Voltou a falar de Alberto, contou detalhes de sua prisão. Ela havia escapado por milagre. Mas estava ali, sozinha, sem poder sair de casa… Começou quase a lamentar-se e subitamente pareceu de novo tranquila. Os cabelos despenteados e o macacão lhe davam um ar ao mesmo tempo gracioso e cordial de rapazola. Devia ter uns trinta anos. Agora sua voz parecia ter cinquenta:
– A situação é esta: se não fosse por causa do Alberto eu poderia ter fugido para o Sul. Mas perdi a oportunidade. Mais tarde, na hora de alugar este quarto, estive quase resolvendo outra vez fugir. Mas queria esperar Alberto… Está visto que não posso ficar esperando a vida inteira. O senhor acha que há possibilidade…
Era engraçado que me chamasse de “senhor”, quando começara me tratando de “você”. Mas logo, na frase seguinte, com uma pequena hesitação na voz, voltou a me chamar de “você”.
Levantei-me e procurei com a vista um cinzeiro para pôr o cigarro. Não havia. Abri uma banda da janela para jogá-lo no jardim.
– Posso deixar a janela aberta? Está quente…
Sentada na cama, ela ficou em silêncio. Resolvi ir-me embora, e fiquei pensando se devia lhe dar o pouco dinheiro que tinha no bolso. Eu voltaria de ônibus. Tirei a nota do bolso.

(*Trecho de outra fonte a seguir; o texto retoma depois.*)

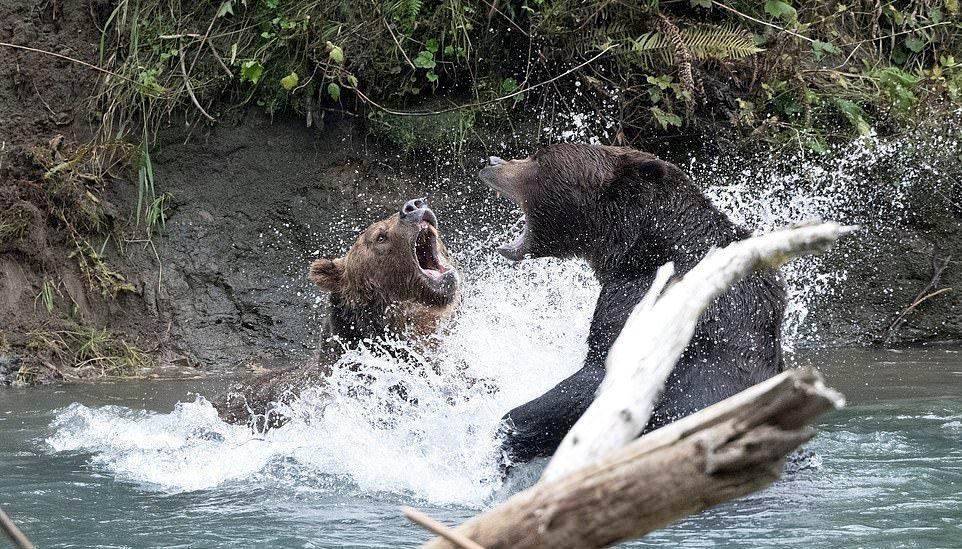 Медведи гризли подрались за право ловить лосося в канадской реке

Ela aceitou secamente e me deu um aperto de mão rápido.
Sua voz era tranquila, quase fria.
– Obrigada. Se tiver alguma novidade estes dias, apareça outra vez. Meu nome aqui é Judite de Sousa.
– Sei. Tem telefone?
– Não. Ah, um momento! Pode pôr uma carta no correio para mim?
Tirou uma carta da gaveta, meteu-a em um envelope e começou a escrever o endereço. Junto à janela, lá fora, eu via as grandes árvores gordas, beijadas pelo luar, enquanto ouvia o ranger da pena no papel.
Comentei ao acaso:
– Bonito luar…
Ela acabara de escrever o endereço e respondeu, dando um olhar à janela:
– É.
Foi um “é” tão seco que me arrependi do que havia dito, como se tivesse sido alguma coisa inconveniente. Depois de fechar o envelope ela veio para junto da janela onde eu estava. Para ver melhor lá fora, abri o outro lado da janela e a lua apareceu, redonda, branca, entre as copas das árvores. Foi apenas um instante. Ela fechou os dois lados da janela com brutalidade:
– Não faça isso! Estúpido! Não vê que eu não posso com isso? Que estou sozinha desde que Alberto foi preso?
Ficou um momento diante de mim, pálida, os lábios trêmulos; eu não sabia o que dizer.
– Vá-se embora!
Lançou-se na cama, escondeu a cabeça nas mãos e começou a chorar. Os soluços agitavam seu corpo magro e nervoso sob o macacão azul.
— Rubem Braga, no livro “Melhores contos”. seleção de Davi Arrigucci Jr.; direção de Edla van Steen. São Paulo: Global Editora, 2013.